Enough is goddamn enough. We know who the problem is and it isn’t immigrants, it’s well-off folks taking and hoarding more than they need using their much larger disposable income and connections to take advantage of the rest of us.
There are solutions to making Canadian’s lives better, and they’ll take work and time to make happen, but this continuous pissing in the wind isn’t getting us anywhere. We can do this civilly with hard work, or we can get to a breaking point and do things like 1789 France. One way another, the bullshit has got to go.
No, as in single family homes. If the building was expressly built with density in mind (think triplex and above) then it's fine IMO. This reduces the land scarcity side of the equation, as well as incentivizes density.
Yeah, we could do a Castro and just nationalise all rentals, in theory. Growing a government department that plays the role of every landlord at once would be a big project, though, and of course it's not politically viable at the moment. And we'd still have a housing shortage.
We did have UBI going. It set inflation in motion, as the naysayers always said it would, and we had to reel back.
UBI doesn't have have to cause inflation, but implementation has to be careful to ensure that. You can't throw any random desk jockey at the job and expect sunshine and rainbows. Trouble is, those who have the right skills aren't interested in doing the work. We don't subscribe to slavery, so...
Technically GMI, but we've always conflated the two. The study Ontario tired to conduct a few years ago, which was oft-referred to as a UBI study, was also GMI, not UBI, if you look at the implementation details. There are subtle differences, to be sure, but they probably don't make much difference in practice. The conflation isn't the result of them being radically different.
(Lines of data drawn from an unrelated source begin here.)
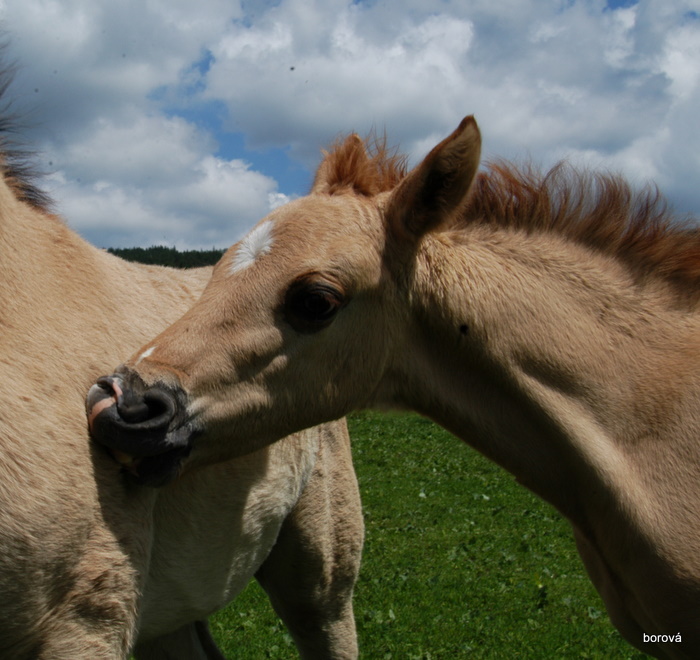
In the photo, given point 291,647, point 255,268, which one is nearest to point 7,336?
point 255,268

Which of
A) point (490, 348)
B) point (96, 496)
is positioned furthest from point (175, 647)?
point (490, 348)

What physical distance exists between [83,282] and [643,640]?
2768mm

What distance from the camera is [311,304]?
2719 mm

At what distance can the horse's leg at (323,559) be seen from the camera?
414 cm

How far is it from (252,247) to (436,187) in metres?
0.75

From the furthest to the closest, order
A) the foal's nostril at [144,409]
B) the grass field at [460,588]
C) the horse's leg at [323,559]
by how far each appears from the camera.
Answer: the grass field at [460,588] < the horse's leg at [323,559] < the foal's nostril at [144,409]

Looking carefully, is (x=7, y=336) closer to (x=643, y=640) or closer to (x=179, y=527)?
(x=179, y=527)

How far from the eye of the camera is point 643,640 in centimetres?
292

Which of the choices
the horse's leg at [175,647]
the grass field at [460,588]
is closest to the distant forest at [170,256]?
the grass field at [460,588]

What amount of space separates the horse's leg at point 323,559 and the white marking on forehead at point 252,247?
1.64 m

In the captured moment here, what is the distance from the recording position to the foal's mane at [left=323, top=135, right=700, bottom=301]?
3059 millimetres

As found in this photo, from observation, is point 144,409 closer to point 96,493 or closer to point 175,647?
point 96,493

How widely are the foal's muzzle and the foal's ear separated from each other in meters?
1.12

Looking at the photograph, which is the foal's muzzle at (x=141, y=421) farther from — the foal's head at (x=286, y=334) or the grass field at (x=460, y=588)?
the grass field at (x=460, y=588)
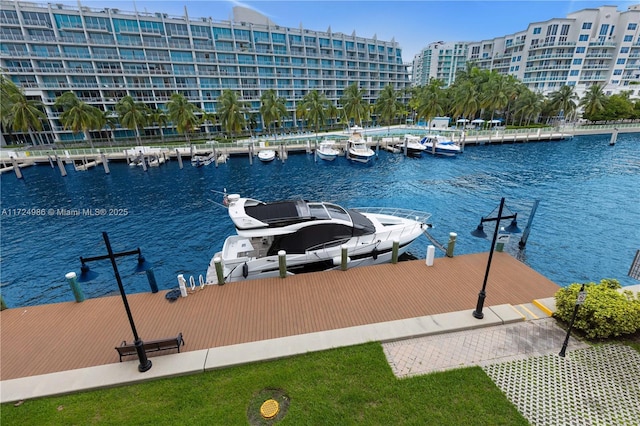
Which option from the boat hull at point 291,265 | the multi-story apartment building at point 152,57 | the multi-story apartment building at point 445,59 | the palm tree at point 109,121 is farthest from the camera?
the multi-story apartment building at point 445,59

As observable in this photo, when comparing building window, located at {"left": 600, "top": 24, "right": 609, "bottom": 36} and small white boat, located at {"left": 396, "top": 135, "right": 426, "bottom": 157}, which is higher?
building window, located at {"left": 600, "top": 24, "right": 609, "bottom": 36}

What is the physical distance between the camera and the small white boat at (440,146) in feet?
159

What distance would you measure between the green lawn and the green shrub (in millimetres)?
3825

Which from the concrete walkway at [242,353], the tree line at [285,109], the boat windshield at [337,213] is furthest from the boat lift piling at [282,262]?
the tree line at [285,109]

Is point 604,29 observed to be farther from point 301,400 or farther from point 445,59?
point 301,400

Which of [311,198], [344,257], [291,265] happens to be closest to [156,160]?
[311,198]

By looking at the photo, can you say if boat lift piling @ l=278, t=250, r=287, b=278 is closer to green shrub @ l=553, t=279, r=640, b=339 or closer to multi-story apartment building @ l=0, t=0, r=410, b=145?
green shrub @ l=553, t=279, r=640, b=339

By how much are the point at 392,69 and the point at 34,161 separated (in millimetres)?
108895

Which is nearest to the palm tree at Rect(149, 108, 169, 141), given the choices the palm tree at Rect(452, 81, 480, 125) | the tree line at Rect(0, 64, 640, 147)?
the tree line at Rect(0, 64, 640, 147)

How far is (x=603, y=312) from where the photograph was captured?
807 centimetres

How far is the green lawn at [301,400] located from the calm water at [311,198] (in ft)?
20.2

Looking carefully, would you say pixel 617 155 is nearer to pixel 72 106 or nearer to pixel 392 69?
pixel 392 69

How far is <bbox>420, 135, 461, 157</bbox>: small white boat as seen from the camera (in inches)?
1905

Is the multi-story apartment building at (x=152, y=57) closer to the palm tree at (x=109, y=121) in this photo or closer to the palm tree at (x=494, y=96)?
the palm tree at (x=109, y=121)
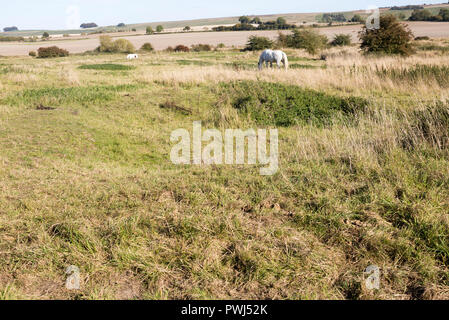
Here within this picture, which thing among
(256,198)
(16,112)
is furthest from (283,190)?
(16,112)

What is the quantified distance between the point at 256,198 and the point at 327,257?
4.51 ft

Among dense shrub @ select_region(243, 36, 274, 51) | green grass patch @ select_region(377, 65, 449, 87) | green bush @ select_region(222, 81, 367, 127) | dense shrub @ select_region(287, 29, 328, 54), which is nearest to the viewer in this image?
green bush @ select_region(222, 81, 367, 127)

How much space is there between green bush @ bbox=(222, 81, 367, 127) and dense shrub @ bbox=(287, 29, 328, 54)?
24.1m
Further, when you have unskilled people doing the work, as we do, it is likely they would be unaware of the difference. So what differences do exist, even where impactful, are ultimately immaterial in any practical sense. Call it UBI, GMI, GBI, MBI, or the many other names thrown out there, and you'll get the same response every time: "You what? Oh, you want to give people money? Okay. Umm. I don't know what that entails, but I'll think of something!"